● **Task a**
Please find every line in the records that contains the word "within" and copy each of those lines.

The Government urges us to provide further direction to the district court on remand. Specifically, the Government argues that we should hold that whenever a sentencing court finds the § 2J1.3(c) cross-reference applicable, it must invariably sentence a defendant as an accessory to the most serious underlying offense that was charged. In this case, that would mean that the district court would have to sentence Dickerson as an accessory after the fact to the most serious offense with which Jenkins was charged--assault with intent to commit murder--even though Jenkins was only convicted of assault resulting in serious bodily injury.

We cannot so hold. Determination of the proper underlying offense under § 2J1.3(c) is a factual inquiry for the district court in the first instance. See, e.g., United States v. Glover, 52 F.3d 283, 287 (10th Cir. 1995) (reviewing evidence supporting district court's finding as to proper underlying offense). Moreover, the facts with respect to what constitutes the proper underlying offense, unlike the facts as to whether Dickerson committed perjury in respect to a criminal offense, have not yet been fully developed.

The presentence report in this case was prepared quickly--during the luncheon recess after the morning bench trial. In that report, the probation agent recommended, without explanation, that assault resulting in serious bodily injury be regarded as the proper underlying offense. The probation agent did not testify at the sentencing hearing. Thus, the record does not reveal the basis for this recommendation which was made in the face of the fact that the court that tried Jenkins for the assault denied his Rule 29 motion to dismiss the assault with intent to murder charge, finding there was sufficient evidence to present that charge to the jury. On remand, the district court will have an opportunity to explore the basis for the probation officer's recommendation and any other evidence as to the proper underlying offense. In considering these issues, we offer the following guidance to the district court.

● **Extracted data**

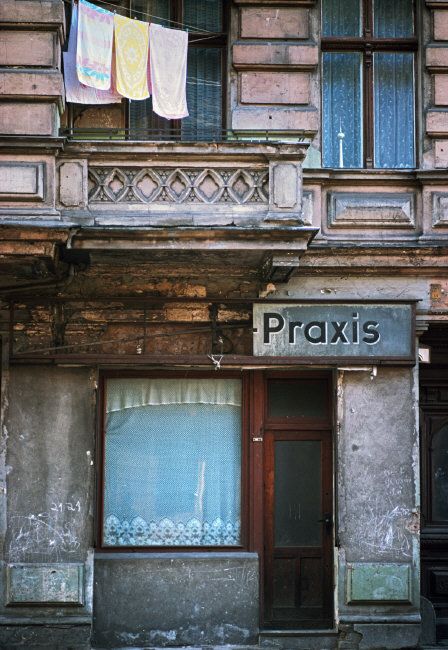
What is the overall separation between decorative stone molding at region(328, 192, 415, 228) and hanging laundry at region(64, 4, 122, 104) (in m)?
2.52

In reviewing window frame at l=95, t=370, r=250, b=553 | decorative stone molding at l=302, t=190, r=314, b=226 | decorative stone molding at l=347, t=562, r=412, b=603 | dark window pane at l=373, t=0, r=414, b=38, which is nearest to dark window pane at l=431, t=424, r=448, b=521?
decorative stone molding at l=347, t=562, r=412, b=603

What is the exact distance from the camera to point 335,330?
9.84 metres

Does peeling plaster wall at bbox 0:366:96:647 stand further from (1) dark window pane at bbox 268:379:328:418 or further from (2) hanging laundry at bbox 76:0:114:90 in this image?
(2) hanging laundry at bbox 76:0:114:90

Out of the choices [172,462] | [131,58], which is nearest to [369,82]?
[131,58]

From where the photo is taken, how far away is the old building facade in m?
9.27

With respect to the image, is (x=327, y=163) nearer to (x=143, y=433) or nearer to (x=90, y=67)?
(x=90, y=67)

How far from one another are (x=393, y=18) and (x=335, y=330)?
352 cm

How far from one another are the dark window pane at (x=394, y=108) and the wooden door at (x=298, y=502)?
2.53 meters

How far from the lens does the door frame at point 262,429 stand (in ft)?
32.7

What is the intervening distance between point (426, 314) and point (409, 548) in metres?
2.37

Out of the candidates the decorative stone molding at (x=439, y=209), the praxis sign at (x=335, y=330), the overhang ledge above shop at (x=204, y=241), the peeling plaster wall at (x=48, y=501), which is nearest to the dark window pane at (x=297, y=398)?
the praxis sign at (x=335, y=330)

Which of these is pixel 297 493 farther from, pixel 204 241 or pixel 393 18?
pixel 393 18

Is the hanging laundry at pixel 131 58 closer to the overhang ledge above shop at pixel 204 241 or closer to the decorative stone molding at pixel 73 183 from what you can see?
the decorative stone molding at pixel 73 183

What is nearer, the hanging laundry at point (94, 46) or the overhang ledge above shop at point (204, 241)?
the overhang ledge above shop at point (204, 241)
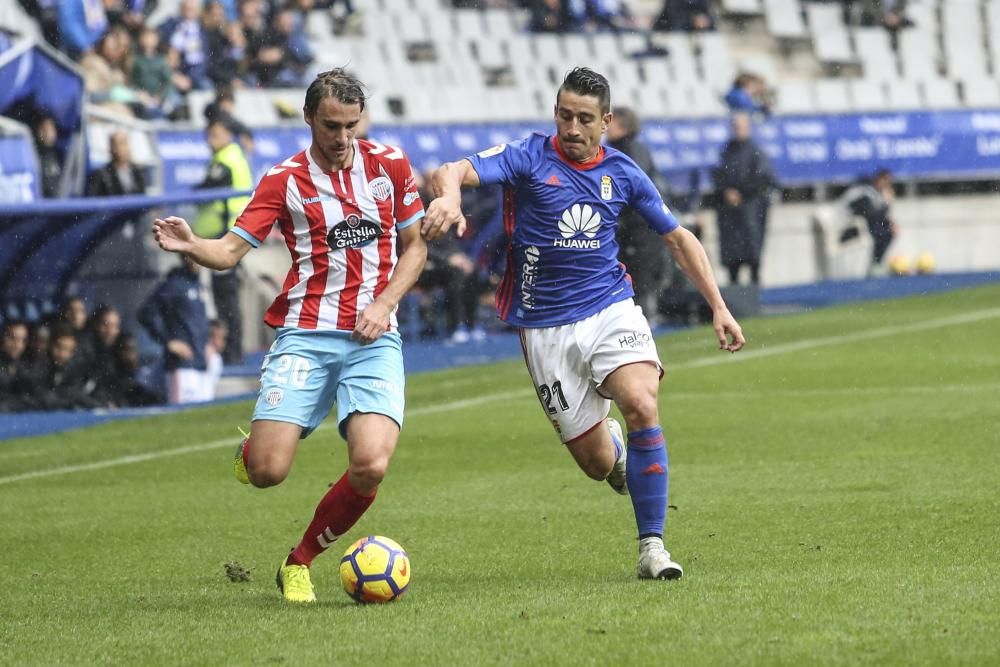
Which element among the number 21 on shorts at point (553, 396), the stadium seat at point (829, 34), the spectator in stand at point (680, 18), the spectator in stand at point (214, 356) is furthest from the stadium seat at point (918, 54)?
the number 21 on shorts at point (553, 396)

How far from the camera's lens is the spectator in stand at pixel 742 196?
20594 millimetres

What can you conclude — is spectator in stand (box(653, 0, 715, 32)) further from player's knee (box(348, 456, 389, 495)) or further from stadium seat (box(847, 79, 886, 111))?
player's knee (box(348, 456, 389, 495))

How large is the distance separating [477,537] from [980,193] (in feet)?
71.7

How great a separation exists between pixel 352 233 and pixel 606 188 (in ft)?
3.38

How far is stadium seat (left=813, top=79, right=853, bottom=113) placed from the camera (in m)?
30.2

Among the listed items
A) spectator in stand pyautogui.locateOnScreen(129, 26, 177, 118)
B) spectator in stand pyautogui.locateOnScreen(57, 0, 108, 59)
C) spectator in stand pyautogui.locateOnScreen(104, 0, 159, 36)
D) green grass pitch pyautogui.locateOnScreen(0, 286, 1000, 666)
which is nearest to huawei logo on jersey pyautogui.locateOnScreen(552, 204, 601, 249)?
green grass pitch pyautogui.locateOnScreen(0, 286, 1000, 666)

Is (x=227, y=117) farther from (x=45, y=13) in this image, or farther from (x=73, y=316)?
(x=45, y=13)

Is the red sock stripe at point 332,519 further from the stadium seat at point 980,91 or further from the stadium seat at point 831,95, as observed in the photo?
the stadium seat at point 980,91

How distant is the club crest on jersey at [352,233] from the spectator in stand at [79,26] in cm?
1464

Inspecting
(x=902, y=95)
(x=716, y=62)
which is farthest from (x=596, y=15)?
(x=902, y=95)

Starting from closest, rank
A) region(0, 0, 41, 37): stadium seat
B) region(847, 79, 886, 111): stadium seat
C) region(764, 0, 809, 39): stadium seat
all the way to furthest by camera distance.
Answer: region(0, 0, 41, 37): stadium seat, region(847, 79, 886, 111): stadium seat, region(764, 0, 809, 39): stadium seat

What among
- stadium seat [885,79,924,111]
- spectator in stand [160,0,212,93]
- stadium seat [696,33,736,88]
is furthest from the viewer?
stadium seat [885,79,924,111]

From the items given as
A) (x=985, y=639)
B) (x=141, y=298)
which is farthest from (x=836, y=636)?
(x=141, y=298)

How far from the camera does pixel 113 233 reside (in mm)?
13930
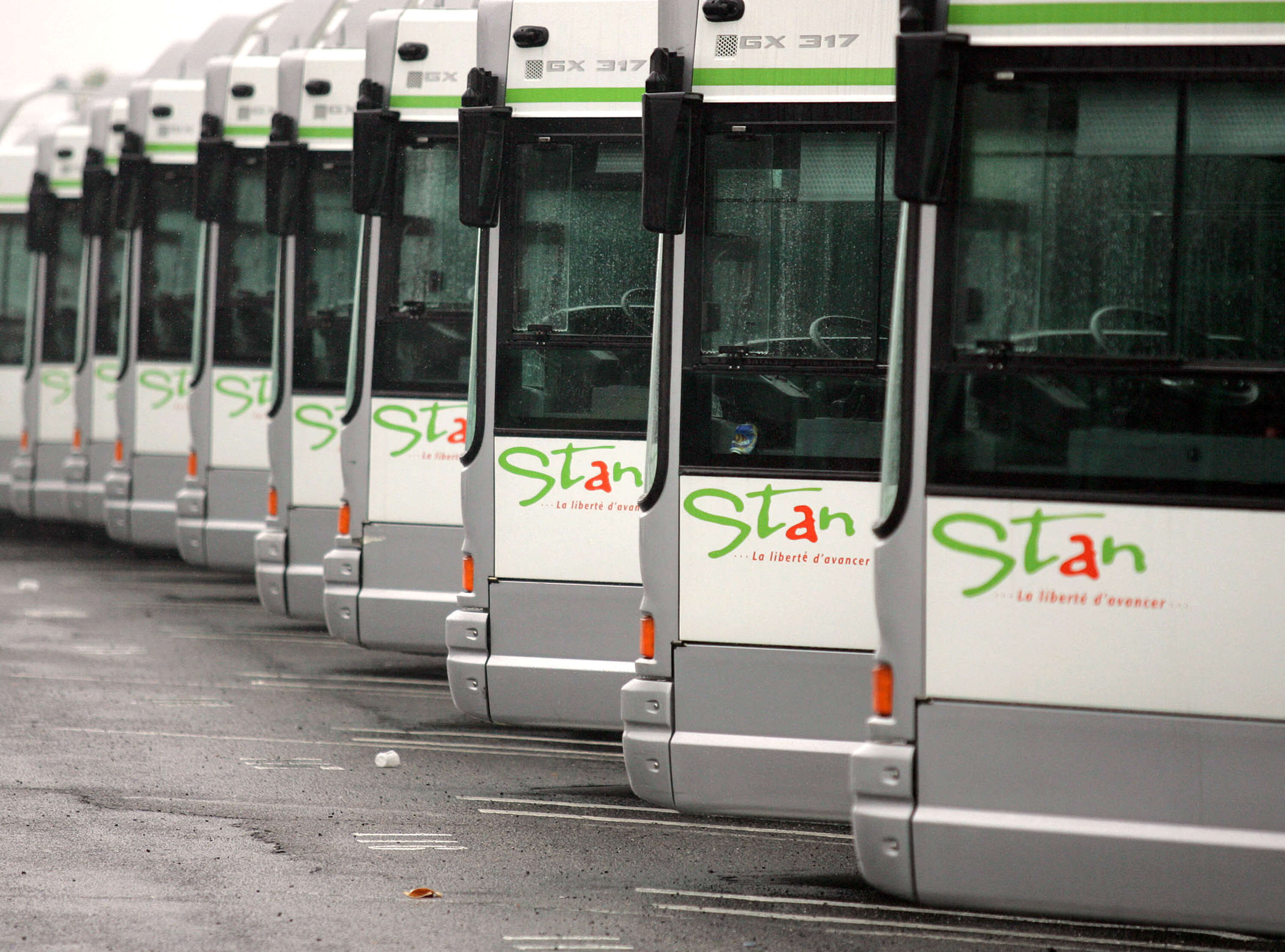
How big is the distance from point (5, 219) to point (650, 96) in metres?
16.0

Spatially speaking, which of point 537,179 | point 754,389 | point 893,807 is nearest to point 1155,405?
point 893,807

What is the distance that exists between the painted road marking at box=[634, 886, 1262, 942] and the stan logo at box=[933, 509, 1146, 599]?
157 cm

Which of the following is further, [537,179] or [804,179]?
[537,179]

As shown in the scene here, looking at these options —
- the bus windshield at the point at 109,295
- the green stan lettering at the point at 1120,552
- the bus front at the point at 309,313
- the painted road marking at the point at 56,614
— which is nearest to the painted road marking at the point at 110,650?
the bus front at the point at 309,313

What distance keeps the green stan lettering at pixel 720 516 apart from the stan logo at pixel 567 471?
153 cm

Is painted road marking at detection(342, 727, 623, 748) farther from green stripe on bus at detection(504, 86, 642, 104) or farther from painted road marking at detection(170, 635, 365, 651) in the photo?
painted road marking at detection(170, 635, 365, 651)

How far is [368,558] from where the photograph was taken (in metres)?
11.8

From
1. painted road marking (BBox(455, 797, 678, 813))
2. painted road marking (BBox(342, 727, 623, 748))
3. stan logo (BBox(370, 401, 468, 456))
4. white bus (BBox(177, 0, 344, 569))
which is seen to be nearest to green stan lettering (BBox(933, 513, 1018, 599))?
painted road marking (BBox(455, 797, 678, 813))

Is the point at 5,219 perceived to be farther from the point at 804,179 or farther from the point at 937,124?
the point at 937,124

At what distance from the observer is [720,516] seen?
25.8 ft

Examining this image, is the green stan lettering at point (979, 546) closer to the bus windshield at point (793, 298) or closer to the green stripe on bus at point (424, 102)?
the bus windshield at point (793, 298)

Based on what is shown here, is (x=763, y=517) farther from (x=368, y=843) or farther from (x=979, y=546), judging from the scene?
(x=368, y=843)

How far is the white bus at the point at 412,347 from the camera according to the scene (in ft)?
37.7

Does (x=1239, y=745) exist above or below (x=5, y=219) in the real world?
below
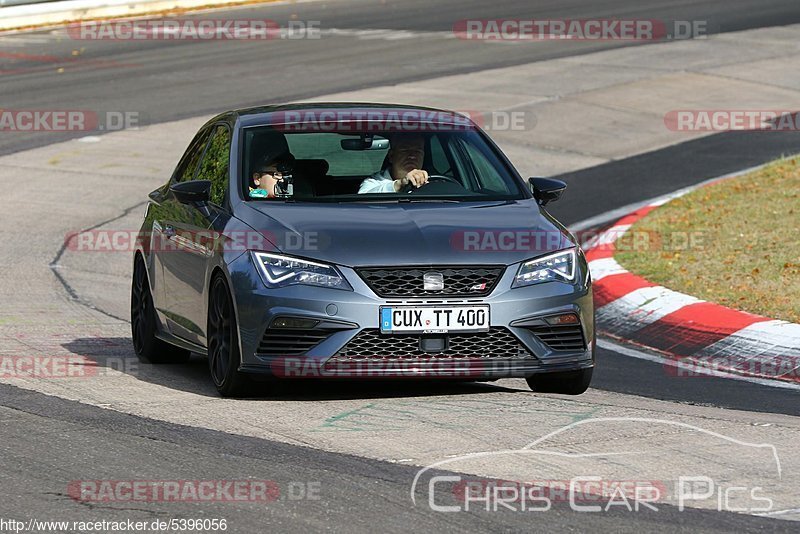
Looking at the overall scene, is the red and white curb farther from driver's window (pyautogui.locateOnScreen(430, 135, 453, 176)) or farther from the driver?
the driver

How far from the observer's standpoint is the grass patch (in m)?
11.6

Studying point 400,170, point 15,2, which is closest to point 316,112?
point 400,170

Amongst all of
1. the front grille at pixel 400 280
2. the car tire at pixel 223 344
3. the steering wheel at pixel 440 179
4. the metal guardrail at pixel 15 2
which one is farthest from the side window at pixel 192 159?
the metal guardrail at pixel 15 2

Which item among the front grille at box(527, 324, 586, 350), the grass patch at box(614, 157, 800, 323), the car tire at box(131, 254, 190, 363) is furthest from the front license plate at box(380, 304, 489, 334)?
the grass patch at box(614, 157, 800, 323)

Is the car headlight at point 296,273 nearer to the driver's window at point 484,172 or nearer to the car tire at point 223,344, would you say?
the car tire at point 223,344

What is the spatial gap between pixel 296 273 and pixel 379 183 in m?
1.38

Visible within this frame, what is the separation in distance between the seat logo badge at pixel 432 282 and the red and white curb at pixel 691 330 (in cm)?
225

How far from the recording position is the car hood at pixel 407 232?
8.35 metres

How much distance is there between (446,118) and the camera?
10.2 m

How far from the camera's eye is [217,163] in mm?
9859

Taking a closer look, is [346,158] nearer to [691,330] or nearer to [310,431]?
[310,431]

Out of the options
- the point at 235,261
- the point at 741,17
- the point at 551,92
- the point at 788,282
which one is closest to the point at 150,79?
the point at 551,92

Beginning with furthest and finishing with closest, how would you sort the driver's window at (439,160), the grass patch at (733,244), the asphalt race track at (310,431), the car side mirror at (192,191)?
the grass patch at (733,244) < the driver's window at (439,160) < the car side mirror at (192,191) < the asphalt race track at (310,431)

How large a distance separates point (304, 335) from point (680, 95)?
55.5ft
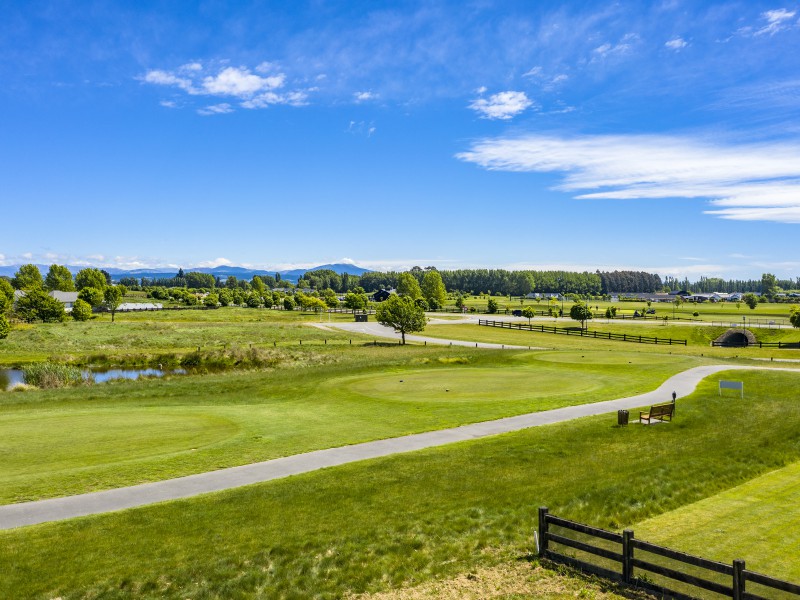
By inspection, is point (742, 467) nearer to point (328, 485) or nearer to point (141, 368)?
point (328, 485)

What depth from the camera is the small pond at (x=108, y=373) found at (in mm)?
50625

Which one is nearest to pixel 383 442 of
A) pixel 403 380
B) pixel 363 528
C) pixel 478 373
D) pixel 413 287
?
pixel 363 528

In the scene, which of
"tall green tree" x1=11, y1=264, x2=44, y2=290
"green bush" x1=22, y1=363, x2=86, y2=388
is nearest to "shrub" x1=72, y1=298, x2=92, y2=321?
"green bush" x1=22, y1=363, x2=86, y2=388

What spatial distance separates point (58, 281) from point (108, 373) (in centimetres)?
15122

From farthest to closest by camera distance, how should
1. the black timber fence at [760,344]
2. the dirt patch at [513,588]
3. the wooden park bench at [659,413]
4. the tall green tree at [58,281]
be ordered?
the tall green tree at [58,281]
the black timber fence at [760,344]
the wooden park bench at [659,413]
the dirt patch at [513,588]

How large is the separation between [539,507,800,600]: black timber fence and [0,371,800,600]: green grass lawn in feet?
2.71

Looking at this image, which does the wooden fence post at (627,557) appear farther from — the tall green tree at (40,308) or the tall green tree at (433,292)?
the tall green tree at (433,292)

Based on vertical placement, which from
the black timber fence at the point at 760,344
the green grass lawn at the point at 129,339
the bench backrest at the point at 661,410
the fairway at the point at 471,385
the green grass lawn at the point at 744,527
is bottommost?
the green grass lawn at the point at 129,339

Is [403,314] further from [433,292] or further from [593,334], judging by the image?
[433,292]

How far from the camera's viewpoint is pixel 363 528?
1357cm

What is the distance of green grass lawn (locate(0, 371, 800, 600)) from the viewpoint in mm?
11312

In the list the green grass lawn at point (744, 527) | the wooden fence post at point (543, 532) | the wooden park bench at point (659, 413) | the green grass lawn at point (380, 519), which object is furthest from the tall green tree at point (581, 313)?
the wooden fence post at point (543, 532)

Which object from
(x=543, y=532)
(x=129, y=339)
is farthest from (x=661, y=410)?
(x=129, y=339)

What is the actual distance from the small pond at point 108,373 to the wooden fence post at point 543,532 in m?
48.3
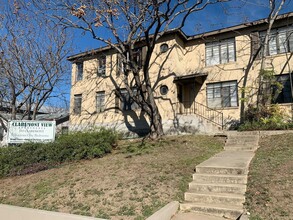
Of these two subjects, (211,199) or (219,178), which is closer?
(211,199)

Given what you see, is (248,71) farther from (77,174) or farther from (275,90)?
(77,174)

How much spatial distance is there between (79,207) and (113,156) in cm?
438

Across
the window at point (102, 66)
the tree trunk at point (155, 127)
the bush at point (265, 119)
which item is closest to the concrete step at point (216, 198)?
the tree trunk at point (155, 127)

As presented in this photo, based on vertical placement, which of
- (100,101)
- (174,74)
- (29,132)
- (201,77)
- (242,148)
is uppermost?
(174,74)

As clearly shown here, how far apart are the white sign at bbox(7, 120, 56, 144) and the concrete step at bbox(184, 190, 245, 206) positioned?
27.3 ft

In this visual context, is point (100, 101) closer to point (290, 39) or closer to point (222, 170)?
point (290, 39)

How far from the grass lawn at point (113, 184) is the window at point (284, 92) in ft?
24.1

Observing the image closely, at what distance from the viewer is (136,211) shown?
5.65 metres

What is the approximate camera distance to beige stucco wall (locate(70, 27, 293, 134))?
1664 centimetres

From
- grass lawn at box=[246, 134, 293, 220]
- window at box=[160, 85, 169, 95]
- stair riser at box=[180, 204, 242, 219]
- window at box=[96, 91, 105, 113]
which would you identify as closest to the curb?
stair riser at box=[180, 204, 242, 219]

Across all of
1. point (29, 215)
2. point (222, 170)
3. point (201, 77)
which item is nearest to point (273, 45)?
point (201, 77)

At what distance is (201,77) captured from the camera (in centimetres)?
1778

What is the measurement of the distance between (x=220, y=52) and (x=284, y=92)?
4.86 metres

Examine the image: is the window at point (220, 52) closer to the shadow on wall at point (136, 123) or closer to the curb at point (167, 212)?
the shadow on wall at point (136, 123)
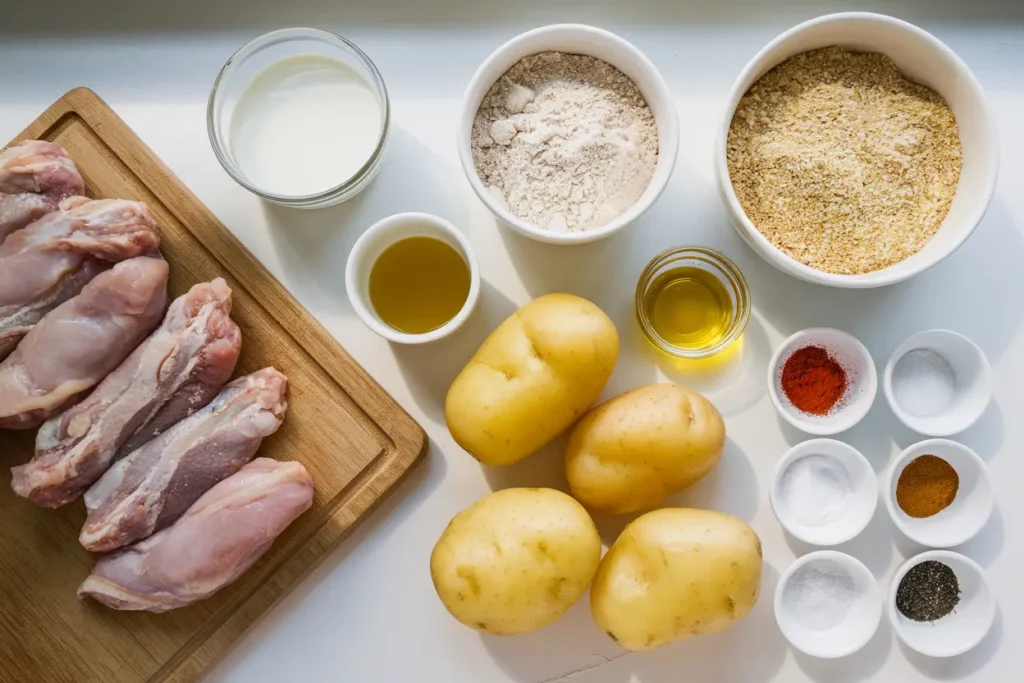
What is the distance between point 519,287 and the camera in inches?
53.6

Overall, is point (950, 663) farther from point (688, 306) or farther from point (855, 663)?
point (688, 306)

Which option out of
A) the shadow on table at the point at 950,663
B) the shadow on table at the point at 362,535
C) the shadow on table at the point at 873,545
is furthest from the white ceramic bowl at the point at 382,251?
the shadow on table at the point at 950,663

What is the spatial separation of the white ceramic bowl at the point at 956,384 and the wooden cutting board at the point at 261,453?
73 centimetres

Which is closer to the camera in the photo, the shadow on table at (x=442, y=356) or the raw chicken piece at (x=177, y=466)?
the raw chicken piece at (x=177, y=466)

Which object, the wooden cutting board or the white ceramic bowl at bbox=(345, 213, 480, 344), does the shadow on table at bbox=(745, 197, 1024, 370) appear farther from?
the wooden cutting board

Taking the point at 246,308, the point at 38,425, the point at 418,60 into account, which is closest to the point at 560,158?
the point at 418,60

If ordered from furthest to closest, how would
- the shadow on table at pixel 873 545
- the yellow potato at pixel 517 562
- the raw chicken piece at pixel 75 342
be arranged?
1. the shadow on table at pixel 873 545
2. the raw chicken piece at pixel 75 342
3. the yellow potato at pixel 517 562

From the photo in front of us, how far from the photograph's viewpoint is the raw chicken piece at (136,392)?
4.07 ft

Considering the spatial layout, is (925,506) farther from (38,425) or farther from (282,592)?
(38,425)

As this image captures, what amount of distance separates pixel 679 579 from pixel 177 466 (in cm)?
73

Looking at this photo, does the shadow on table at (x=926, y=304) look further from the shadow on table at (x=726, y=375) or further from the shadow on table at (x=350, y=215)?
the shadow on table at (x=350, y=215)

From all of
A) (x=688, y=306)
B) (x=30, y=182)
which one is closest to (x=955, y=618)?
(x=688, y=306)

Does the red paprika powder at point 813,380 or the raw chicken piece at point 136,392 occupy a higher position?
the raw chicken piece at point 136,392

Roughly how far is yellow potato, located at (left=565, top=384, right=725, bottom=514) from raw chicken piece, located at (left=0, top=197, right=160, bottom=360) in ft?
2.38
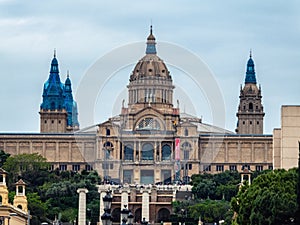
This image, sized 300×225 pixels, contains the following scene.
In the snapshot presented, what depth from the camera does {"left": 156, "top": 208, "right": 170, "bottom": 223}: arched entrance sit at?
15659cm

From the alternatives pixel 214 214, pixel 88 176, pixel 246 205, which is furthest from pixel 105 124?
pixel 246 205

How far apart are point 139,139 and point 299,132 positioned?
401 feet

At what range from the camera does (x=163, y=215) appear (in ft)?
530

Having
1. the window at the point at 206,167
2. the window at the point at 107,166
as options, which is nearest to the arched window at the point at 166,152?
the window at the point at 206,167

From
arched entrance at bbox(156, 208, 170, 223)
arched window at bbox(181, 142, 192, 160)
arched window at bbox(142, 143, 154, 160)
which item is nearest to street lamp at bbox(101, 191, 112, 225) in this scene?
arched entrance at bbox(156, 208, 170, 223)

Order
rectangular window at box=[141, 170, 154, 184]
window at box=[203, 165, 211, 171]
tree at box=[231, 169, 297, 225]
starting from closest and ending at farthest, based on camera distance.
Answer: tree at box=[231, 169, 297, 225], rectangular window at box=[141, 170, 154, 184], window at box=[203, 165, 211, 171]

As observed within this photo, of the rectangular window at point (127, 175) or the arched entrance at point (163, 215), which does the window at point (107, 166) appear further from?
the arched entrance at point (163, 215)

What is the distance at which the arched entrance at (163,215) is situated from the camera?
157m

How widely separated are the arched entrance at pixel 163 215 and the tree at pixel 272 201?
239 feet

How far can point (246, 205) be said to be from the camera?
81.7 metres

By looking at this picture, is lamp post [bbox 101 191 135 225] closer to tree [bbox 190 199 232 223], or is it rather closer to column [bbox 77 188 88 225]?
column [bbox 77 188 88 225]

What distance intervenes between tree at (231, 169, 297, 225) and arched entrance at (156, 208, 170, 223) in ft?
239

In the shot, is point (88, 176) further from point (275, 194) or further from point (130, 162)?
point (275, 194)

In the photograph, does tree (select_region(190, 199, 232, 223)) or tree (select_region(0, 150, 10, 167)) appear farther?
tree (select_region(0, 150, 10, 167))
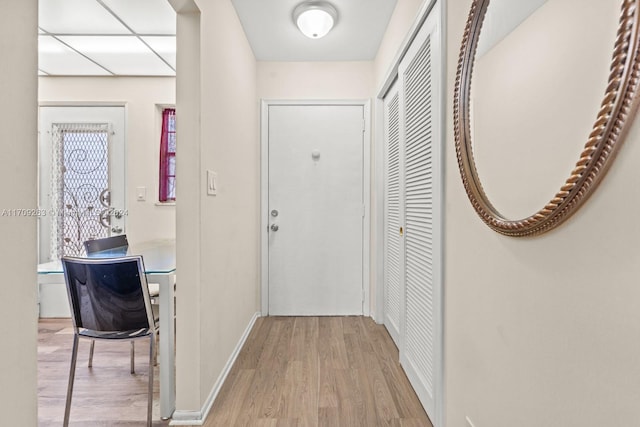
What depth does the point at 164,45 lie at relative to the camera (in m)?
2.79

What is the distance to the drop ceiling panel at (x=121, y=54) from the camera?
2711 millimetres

● **Task b**
Answer the following from the court opinion excerpt, one answer per line:
(i) What was the most serious offense with which Jenkins was charged?
(ii) When was the presentence report prepared?
(iii) Did the probation agent testify at the sentencing hearing?

● **Full output a**
Visible within this frame, what is the separation in distance between the seat logo badge at pixel 432 282 and the red and white curb at pixel 691 330 (in cm)?
As observed within this photo, of the rectangular window at point (127, 175) or the arched entrance at point (163, 215), which does the window at point (107, 166) appear further from?

● **Full output b**
(i) Assault with intent to commit murder.
(ii) During the luncheon recess after the morning bench trial.
(iii) No.